■ Description of the task:
Report every line of the data where the string "site" appears.

· · · ·

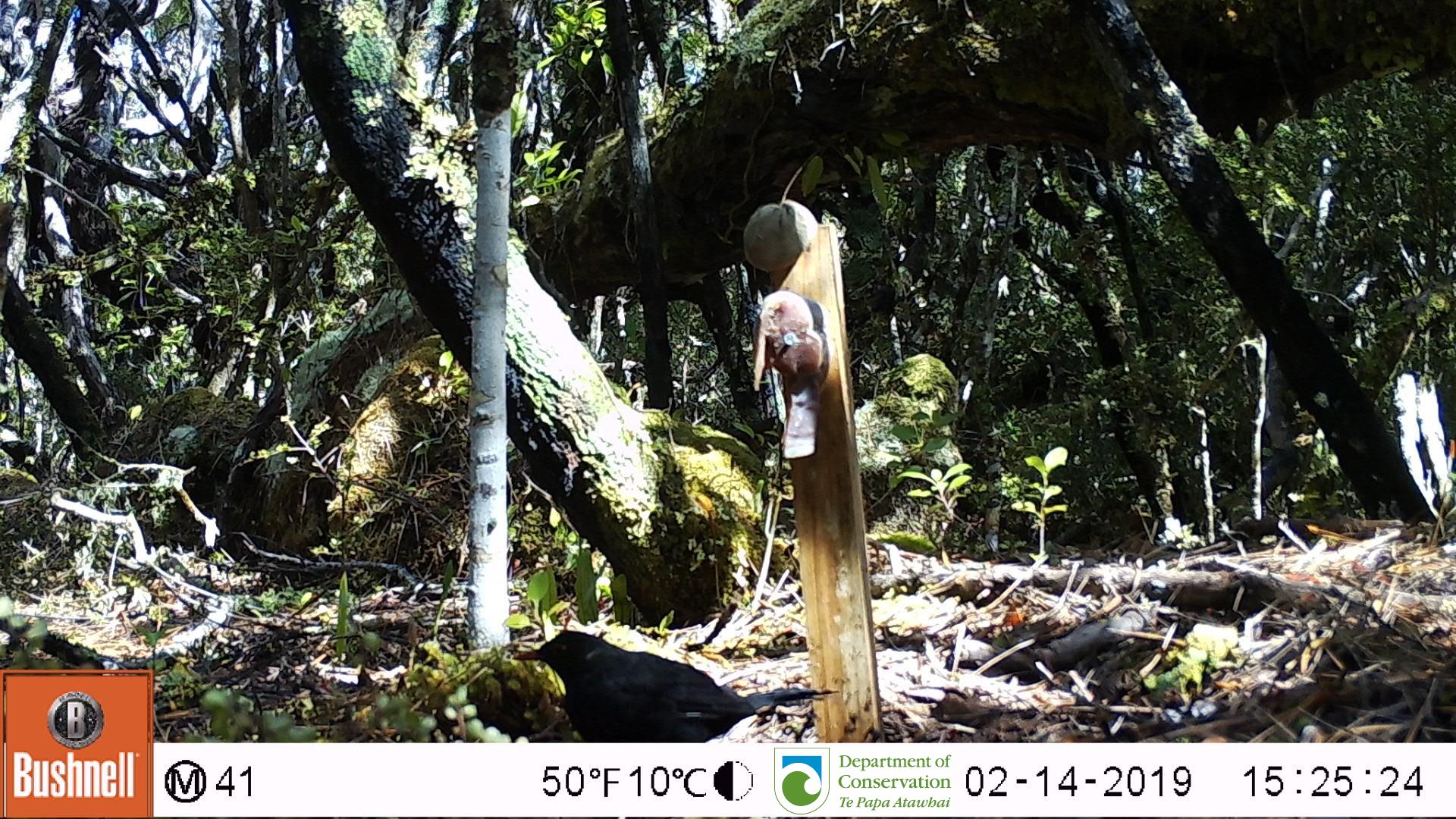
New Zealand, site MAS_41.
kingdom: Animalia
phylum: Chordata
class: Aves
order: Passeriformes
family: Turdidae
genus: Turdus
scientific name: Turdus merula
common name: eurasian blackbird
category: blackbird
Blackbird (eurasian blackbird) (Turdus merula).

· · · ·

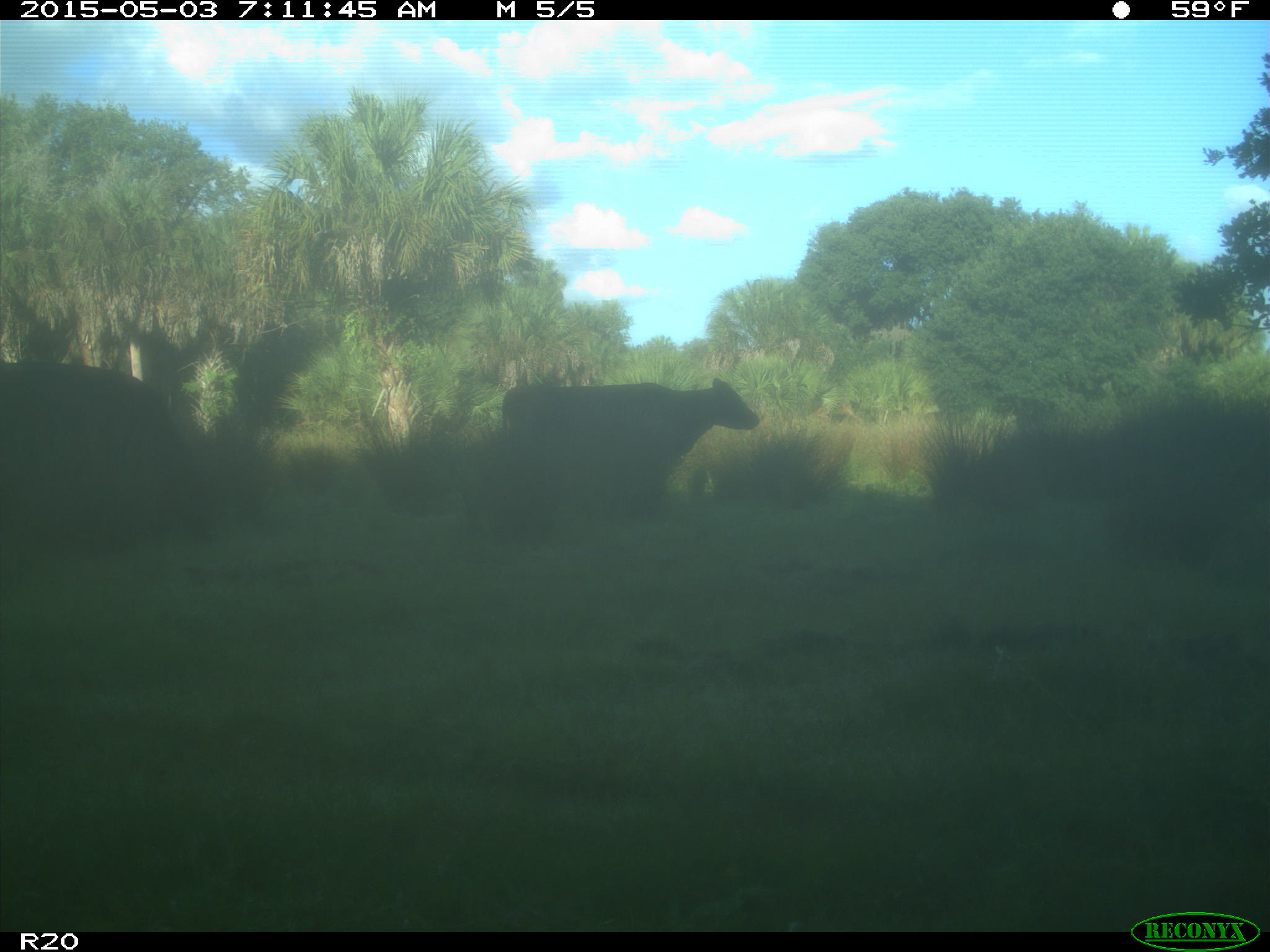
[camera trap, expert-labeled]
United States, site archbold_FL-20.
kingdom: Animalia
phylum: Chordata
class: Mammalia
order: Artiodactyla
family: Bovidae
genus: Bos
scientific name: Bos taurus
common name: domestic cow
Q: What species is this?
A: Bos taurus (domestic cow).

· · · ·

■ Problem solution:
New Zealand, site MAS_41.
United States, site archbold_FL-20.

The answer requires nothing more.